LAUSANNE METTRA 1 AN ET 320 JOURS DE PLUS QUE STAUFFER A ELIMINER LES DEALERS

Lausanne (vous savez, ce petit coin de banlieue au bord du lac de Genève) s’est fixée l’objectif de se débarrasser des dealers en deux ans. A Genève, Eric Stauffer propose de le faire en 45 jours.

Sûr que si Lausanne dispose aussi de son sondage baffomètre, dans le LHI, le Lausânes Home Informations, Monsieur Marc Villeumier, en charge du projet de dédealerisation « Celtus plus », récoltera bientôt plus de baffes que ledit Stauffer à Genève, en tête de claque de liste, suivi de près par François Longchamps, pour sa discutable sinon détestable politique sociale et malingre lutte contre la drogue.

Evidemment, (pour ne parler que de drogue mineure, qui sera à grands frais également pourchassée et sanctionnée) puisque les USA autorisent enfin l’usage médical du cannabis, nous pouvons compter cinq ans pour que le système suisse imite enfin la bonne idée: contrôler, épurer, taxer les produits vendus en pharmacie sur ordonnance médicale; ça n’éradiquera pas le trafic mais l’asséchera en grande partie.

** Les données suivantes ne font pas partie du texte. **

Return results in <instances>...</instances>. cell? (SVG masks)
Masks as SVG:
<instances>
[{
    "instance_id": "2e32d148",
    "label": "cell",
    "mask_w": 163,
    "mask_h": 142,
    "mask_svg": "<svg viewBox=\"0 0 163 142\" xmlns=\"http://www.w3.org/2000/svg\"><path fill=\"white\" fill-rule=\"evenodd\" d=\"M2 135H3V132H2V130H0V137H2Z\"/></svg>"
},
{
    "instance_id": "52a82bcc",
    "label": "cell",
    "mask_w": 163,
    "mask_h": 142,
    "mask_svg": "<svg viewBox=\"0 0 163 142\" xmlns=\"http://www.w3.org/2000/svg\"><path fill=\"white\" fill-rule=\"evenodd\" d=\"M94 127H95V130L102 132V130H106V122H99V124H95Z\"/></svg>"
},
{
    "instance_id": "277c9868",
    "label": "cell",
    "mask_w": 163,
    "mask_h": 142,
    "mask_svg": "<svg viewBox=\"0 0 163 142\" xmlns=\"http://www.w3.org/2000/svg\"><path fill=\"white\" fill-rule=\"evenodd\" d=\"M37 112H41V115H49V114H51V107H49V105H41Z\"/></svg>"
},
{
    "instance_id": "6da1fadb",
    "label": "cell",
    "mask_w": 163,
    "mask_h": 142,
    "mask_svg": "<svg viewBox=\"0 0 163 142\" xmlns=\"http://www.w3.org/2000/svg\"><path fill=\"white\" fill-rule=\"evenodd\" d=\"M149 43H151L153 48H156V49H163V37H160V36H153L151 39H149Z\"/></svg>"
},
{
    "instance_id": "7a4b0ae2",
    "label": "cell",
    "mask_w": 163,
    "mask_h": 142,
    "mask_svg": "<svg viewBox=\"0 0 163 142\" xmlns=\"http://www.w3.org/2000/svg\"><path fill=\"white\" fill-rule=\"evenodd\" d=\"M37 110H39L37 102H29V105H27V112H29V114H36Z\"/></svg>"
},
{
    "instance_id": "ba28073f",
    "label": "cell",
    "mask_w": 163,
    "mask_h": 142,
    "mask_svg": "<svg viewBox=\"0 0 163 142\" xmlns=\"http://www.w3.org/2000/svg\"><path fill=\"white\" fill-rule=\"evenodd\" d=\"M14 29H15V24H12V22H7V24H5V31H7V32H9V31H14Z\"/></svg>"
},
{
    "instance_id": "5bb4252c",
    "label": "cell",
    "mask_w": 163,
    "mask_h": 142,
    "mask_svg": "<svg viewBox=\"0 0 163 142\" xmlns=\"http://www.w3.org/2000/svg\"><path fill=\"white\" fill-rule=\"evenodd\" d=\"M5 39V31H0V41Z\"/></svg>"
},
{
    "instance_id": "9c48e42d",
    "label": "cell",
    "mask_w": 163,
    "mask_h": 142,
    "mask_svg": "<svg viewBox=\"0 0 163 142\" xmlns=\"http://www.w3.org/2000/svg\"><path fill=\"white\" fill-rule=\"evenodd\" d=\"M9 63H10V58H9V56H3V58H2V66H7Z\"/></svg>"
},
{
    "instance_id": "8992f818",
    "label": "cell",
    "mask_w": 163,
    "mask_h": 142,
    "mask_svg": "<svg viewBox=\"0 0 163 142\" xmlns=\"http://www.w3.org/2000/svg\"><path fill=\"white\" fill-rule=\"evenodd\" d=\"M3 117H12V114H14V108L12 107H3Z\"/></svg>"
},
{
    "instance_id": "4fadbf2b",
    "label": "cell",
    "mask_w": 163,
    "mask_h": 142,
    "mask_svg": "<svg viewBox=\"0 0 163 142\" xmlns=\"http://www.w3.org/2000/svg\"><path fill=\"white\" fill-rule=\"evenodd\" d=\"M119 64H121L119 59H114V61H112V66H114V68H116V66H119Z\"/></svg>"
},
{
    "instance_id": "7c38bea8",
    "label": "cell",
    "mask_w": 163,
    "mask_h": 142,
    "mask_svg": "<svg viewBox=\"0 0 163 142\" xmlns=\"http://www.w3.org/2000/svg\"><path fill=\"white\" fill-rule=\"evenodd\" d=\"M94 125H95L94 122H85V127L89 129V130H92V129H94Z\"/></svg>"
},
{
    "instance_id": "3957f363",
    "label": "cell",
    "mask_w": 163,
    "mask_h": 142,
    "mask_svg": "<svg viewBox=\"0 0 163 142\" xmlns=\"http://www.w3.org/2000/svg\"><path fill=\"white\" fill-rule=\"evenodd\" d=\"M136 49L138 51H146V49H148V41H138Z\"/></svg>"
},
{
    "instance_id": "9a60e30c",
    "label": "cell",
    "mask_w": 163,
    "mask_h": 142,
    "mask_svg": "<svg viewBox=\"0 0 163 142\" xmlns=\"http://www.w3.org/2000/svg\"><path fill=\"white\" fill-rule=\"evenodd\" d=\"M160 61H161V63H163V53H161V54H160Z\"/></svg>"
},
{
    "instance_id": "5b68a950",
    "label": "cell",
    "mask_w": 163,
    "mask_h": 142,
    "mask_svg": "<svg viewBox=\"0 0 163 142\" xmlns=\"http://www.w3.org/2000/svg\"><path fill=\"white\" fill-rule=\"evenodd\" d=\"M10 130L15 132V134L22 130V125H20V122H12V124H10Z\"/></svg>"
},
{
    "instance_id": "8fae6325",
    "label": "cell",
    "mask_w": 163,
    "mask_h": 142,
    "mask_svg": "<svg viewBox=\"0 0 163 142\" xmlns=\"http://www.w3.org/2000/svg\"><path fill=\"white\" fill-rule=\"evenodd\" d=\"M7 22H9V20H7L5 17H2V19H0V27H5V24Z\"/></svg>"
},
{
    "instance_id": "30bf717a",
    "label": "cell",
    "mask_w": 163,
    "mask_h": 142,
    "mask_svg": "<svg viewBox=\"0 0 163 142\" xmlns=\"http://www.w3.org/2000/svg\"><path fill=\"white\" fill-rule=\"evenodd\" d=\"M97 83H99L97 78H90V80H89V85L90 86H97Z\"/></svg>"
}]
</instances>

La prohibition de l’alcool en Amérique fut l’un des pires fiascos de l’Histoire. Plus la répression est forte plus les dealers s’arment et mobilisent. La drogue est aussi vieille que l’humanité (dixit Jean-Marie Pelt – Drogues et plantes magiques - ) il y aura toujours de l’offre et de la demande, autant canaliser intelligemment ce marché plutôt que de le laisser en mains de deux mafias y gagnant, celle du trafic et celle de sa répression.

Messieurs Villeumier et Stauffer sont en train de préparer le terrain pour des guérillas genre Rio ou Cali en Suisse, et le bon peuple ignorant applaudit.

L’interdiction faite à une personne de consommer ou vendre ce qu’il veut, de se suicider, … est un concept très subjectif et arbitraire. Qui a cours ou non selon l’époque et l’endroit.

Certes, il convient de protéger la jeunesse et le troisième âge surtout, contre les distributeurs officiels ou non de produits modificateurs d’états de conscience. Pour y parvenir, pour apporter une solution réellement adéquate, il est indispensable en premier lieu de faire taire et reculer dans leurs plans destructeurs certains dangereux théoriciens, aussi bien informés sur le monde des drogues qu’un français moyen sur la recette sacrée du pain-coco à l’étouffée sous terre de Huahiné.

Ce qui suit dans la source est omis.